# Switch spring force



## Brandon (Jul 6, 2011)

Has anyone measured the spring force that various brands/models of switches provide?

I know many switch springs are purposely weak so that if a train enters backwards through the switch it won't derail even light weight cars, but I'm not worried about that. 

What I'm looking for is the ideal pressure that will hold a switch where it should be to avoid it moving as trains pass over, yet is not overkill or too strong that it could break switch parts. I'm learning that finding the right bore of a cylinder is key to make sure you have enough force, but not too much so knowing what is a good range or optimal force is key, before I buy actuators. 

The various oz/lb forces that some Clippard actuators can achieve with dual action air pneumatics include: 5oz, 12oz, 30oz, 4lbs, and upward. For reference I'm using svrr switches which have abs throw arms in case max pressure is a concern on the arms (And svrr sells great pneumatics, but I'd like to avoid springs in the actuators (fewer parts, and no pressure held on points when I'm not running the layout, and equal force regardless if extended or retracted so calibration is easier)).

-.-.-

▶ Using the information
- a) In the switch spring force thread, which switches does Brandon say he is using?
- b) Continue the thread on switch spring force from where it stops.
The data is not needed.

▶ Source material
-.-.-

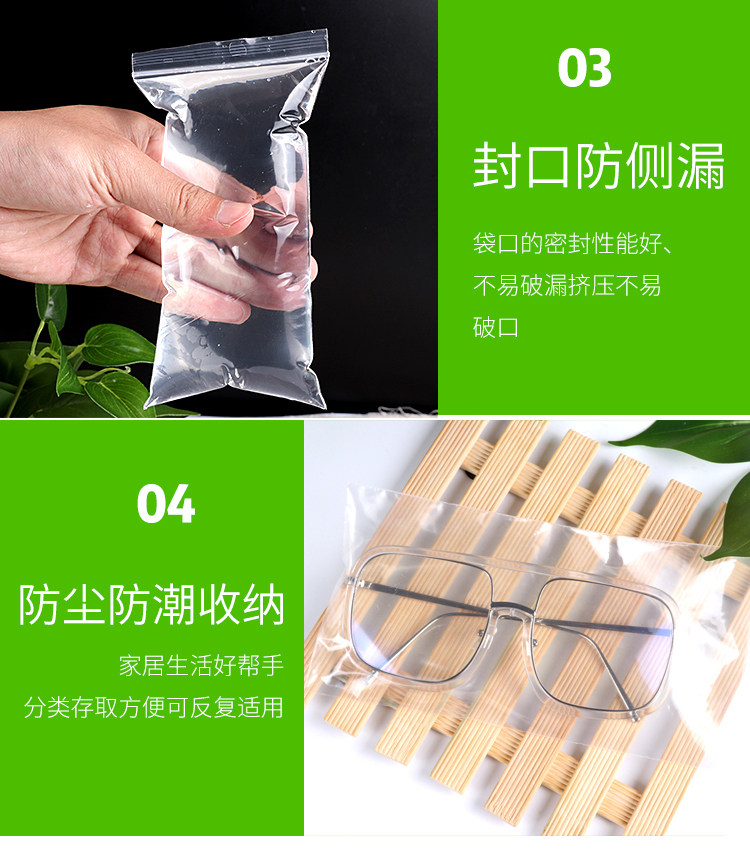 03

封口防侧漏

袋口的密封性能好、不易破漏挤压不易破口

04

防尘防潮收纳

家居生活好帮手
分类存取方便可反复适用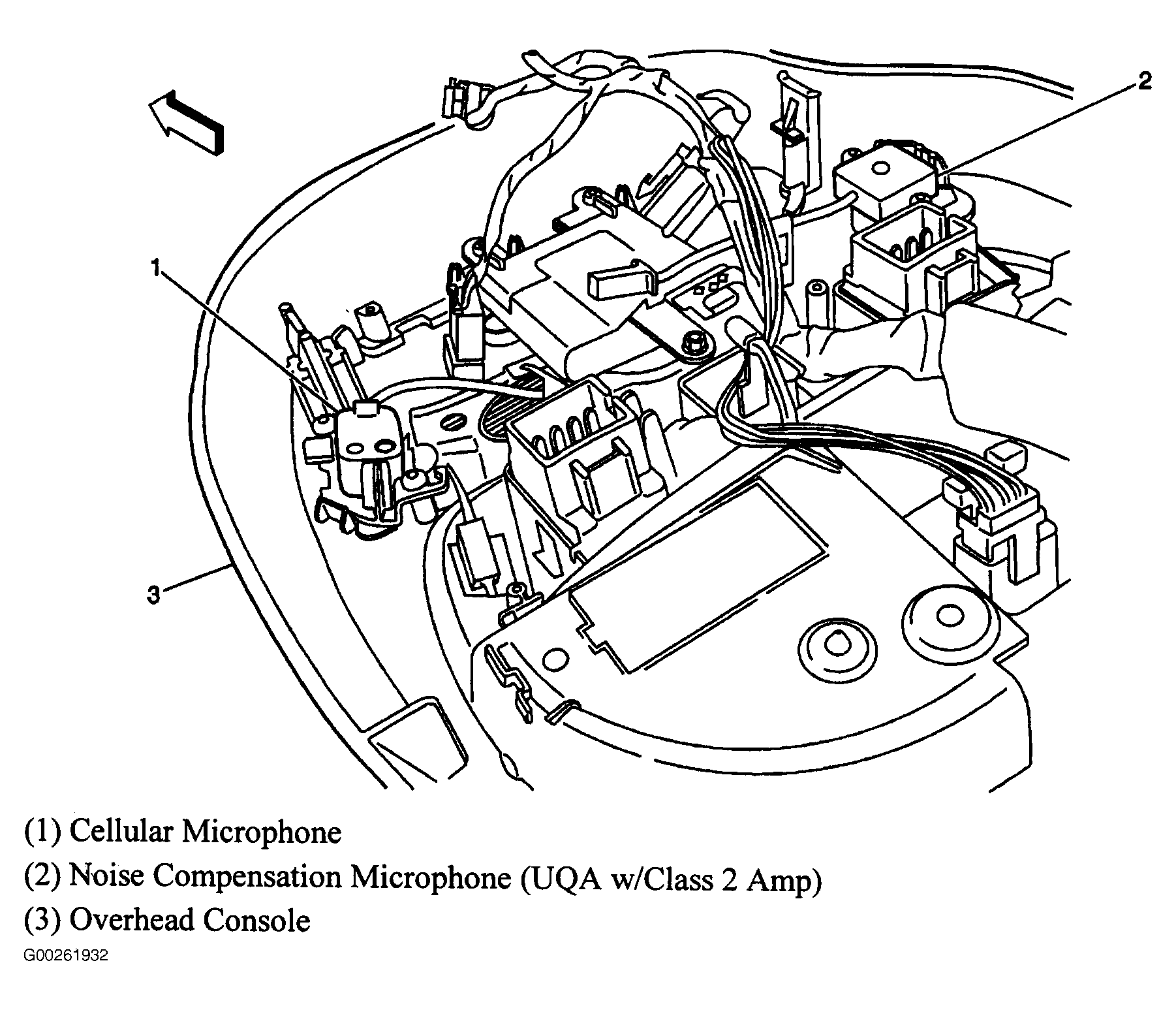 2

1

3

(1) Cellular Microphone
(2) Noise Compensation Microphone (UQA w/Class 2 Amp)
(3) Overhead Console

G00261932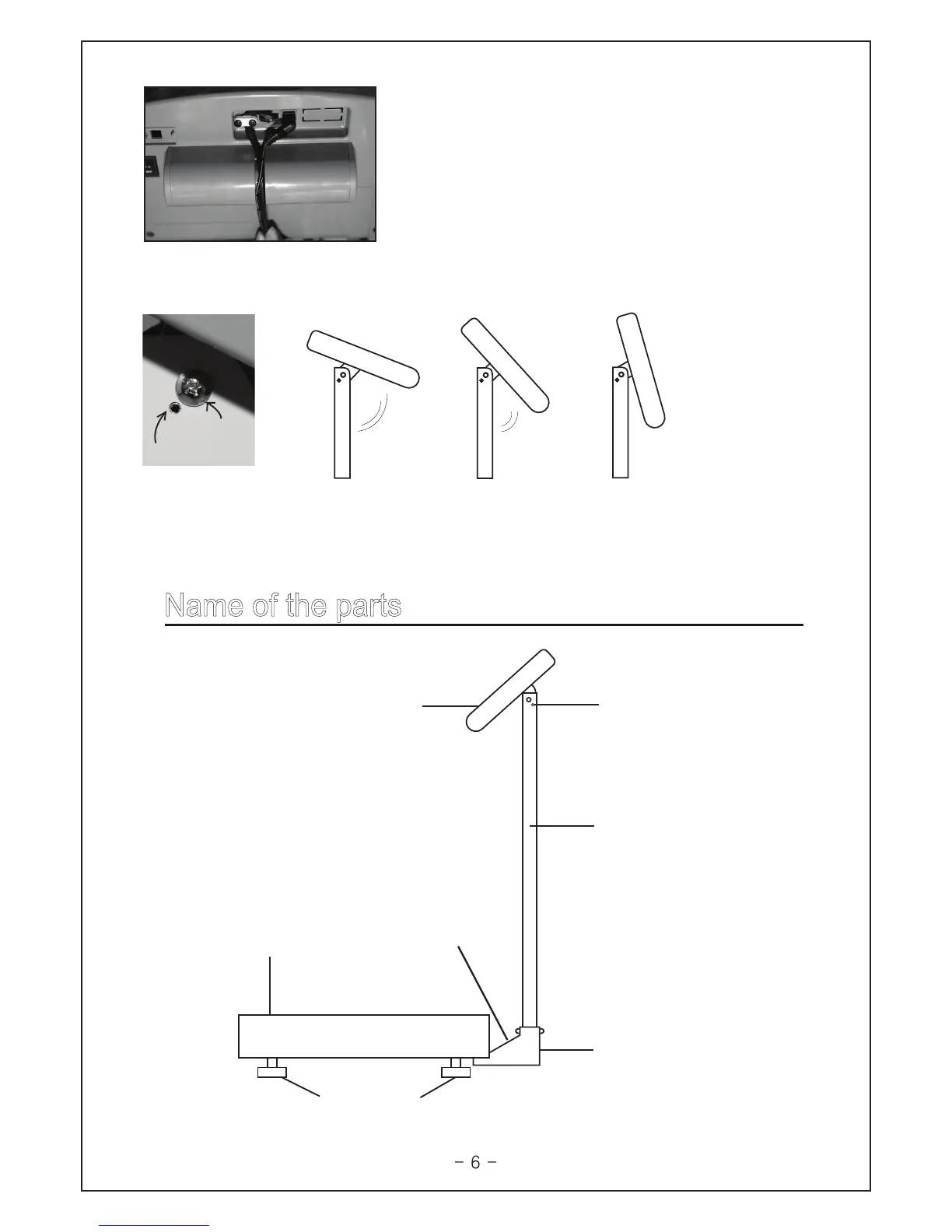 Name of the parts

- 6 -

-.-.-

▶ Outputs by task
- a) SVRR switches, which have ABS throw arms.

- b)
----------



## chuck n (Jan 2, 2008)

Brandon:

Unfortunately, there is no simple answer. It depends upon the weight of the cars, and who made the engines. Heavier cars, usually with metal wheels, will traverse a closed LGB or Aristo switch (with stock throws, either electric or manual. Cars with plastic wheels usually derail. LGB engines with pilot wheels (moguls and mallets) usually go through with out a problem. On my RRs the pilot truck on Aristo (Mikado and Mallet), Bachmann (Connie and K-27), and Accucraft (C-19, 27, and 28) derail passing through a closed switch. Bachmann Shay and Climax don't have any problems.

LGB must have a stiffer spring pushing down on the pilot truck than the springs used by other manufacturers.

There are probably some light 2 axle cars that might derail going through a closed switch without a spring or motor. I would think that the lowest rated throw would be best, but even then some cars might still derail.
Chuck


----------



## jimtyp (Jan 2, 2008)

Brandon, I think your the man for the job  

I use SVRR code 250 switches also, they are manually switched and I tend to put a lot of pressure on them. I think SVRR makes a really nice switch, but when running stock, primarily AMS, with scale wheels and scale flanges, I find they can pick points, or if the car is light and the flange hits the end of the point can hop/climb up (not sure if there is a more technical term  the end of the point and derail.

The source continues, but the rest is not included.